I have recently have talked to several professional equipment installers about chimneys and what effect the newly manufactured equipment will have on the existing masonry types, and I heard many opinions. Although I would not classify myself as an expert in this area, while working in the trade I also experienced some of the same chimney issues that are still in existence today.
Regarding chimneys, let’s take a moment and step back into the past for a moment, after all chimneys have been around since the wood, coal, and the kerosene days.
As oil heating equipment entered the market many years ago, chimneys were seldom mentioned until it came time to perform an annual cleaning, or as it is referred today, a system tune up. At this time the technician would make sure no rodents or obstructions were blocking its passage.
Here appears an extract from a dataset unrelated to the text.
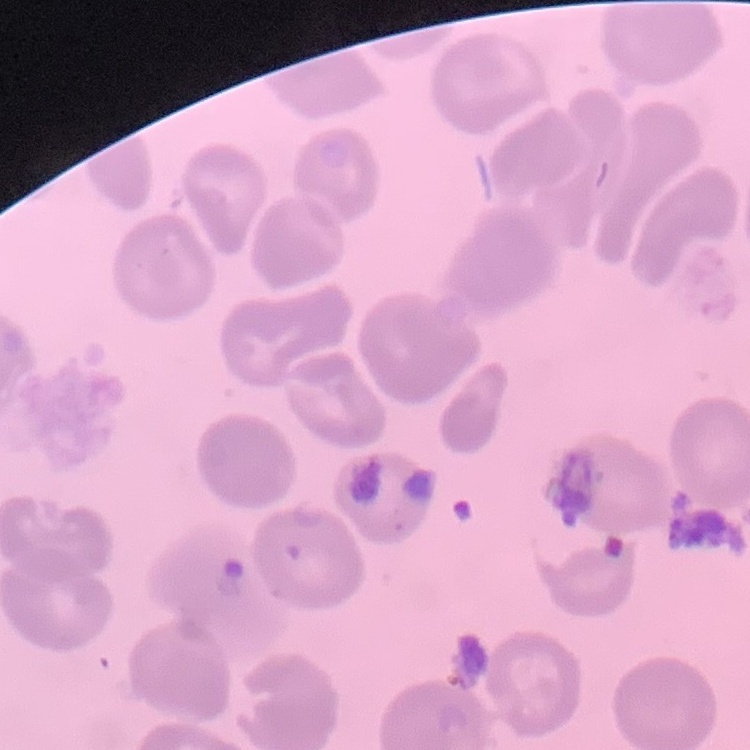
Summary:
  - Erythrocyte morphology: no rouleaux formation
  - Stain: Field's or Giemsa
  - Image type: square crop of a larger photomicrograph
  - Preparation: thin blood film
Also, at the time of the tune up, a check for proper draft and flue gas temperature would be measured.
Often a flu gas temperature of between 850 to 900 degrees or higher could be escaping up the chimney. Was this a good or bad situation? Well, on the good side, the chimney never really had issues because the chimney stayed warm from the bottom of the lower part to the top, which prevented a condensation freeze-up. Oil was also probably 17cents a gallon at that time, so no one paid to much attention to the oil bill.
Having heat and hot water was all that mattered. Just think—as of this article, oil is retailing at $3.89 and higher in some areas; $3.89 per gal. x 150 gals = $583.50. Did we ever think customers would pay $583.50 for 150 gallons of heating oil? I have!
For the last several years the heating equipment manufacturers have been working diligently to produce units that will produce higher efficiencies in the 85 – 90 + percent range, this in turn will naturally reduce fuel consumption for the homeowner.
However, all these improvements come with new and different chimney issues. Stack temperatures are considerably lower, which in turn makes the flue gas cooler and condensate can be created at the top of an average chimney. Thirty-two degree and lower temperatures could lead to condensation freeze within the clay lining or brick, thus causing serious deterioration.
Keep in mind that condensate conditions occur during every on and off heat cycle of the heating unit. Also, keep in mind that we have to deal with a byproduct of fuel called sulfur, and when mixed, condensation - an acid - is formed. This in turn can lead to destroying flue tiles, bricks, and in some cases, metal.
The best approach before installing a new high efficiency low stack temperature unit is to consult a certified and licensed chimney inspector to review the existing chimney before the start of the installation and follow his recommendation. Remember that if you don’t follow the suggestion, you could find yourself liable for a very expensive repair bill.
There are some states now requiring a metal flex silver type liner to be installed with all new installations and many companies who have resorted to direct vent applications to avoid the liner expense and still be in compliance with codes.
In closing this article, I would suggest getting the LATEST NFPA #31 and review appendix E. Here you will find sizing tables that will help determine the proper silver lining size.